A história do anel de noivado


 

Por que usamos um anel de noivado?

Fazer o pedido de casamento com um anel de noivado é um costume muito antigo, que se transformou em tradição em diversos países! Mas, afinal, onde surgiu o costume de pedir em casamento com um anel de noivado?

A tradição do anel de noivado costuma ser atribuída, pela maioria dos historiadores, aos Egípcios. No entanto, há indícios de que a troca de anéis entre apaixonados era uma prática bastante comum também na Grécia e em Roma.

Na Grécia Antiga, além de pessoas casadas utilizarem joias como símbolo do matrimônio, também o faziam os namorados. O costume era presentear a amada com um anel de noivado como o anúncio de um futuro casamento. 
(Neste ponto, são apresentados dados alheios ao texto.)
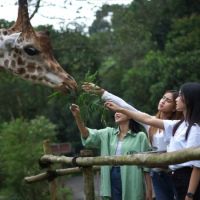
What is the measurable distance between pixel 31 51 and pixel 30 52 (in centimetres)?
2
No Egito (por volta de 2800 a.C), era comum que os homens utilizassem joias como símbolo de sua riqueza. Assim, quando se casavam, ao presentear a esposa com um anel, o homem anunciava que sua riqueza também passava a ser de sua amada.
Os anéis egípcios eram comumente feitos de ouro ou prata e eram utilizadas por toda vida pelos noivos. Justamente por isso, equipes de escavadores, por diversas vezes, encontraram essas joias aos escavar túmulos egípcios. Os anéis costumavam ser encontrados no terceiro dedo da mão esquerda: não por acaso, ficou famosa a lenda de que os egípcios acreditavam que uma veia (veia “amoris” ou veia do amor) ligava o dedo anelar esquerdo diretamente ao coração.

Na cultura ocidental, a Igreja Católica passou a reconhecer a importância desse símbolo apenas no século 11, mas foi somente em meados do século 16 que o anel de noivado e as alianças passaram a ser incorporadas na cerimônia do casamento.

Mas, ao contrário do que muitos pensam, os anéis de noivado nem sempre foram como conhecemos hoje. Inicialmente, a maioria dos anéis de noivado não tinham pedras, eram feitos somente com metais. Posteriormente, era comum que o anel de noivado ostentasse alguma pedra preciosa. Não havia regra em relação a pedra: era utilizadas safiras, esmeraldas ou rubis.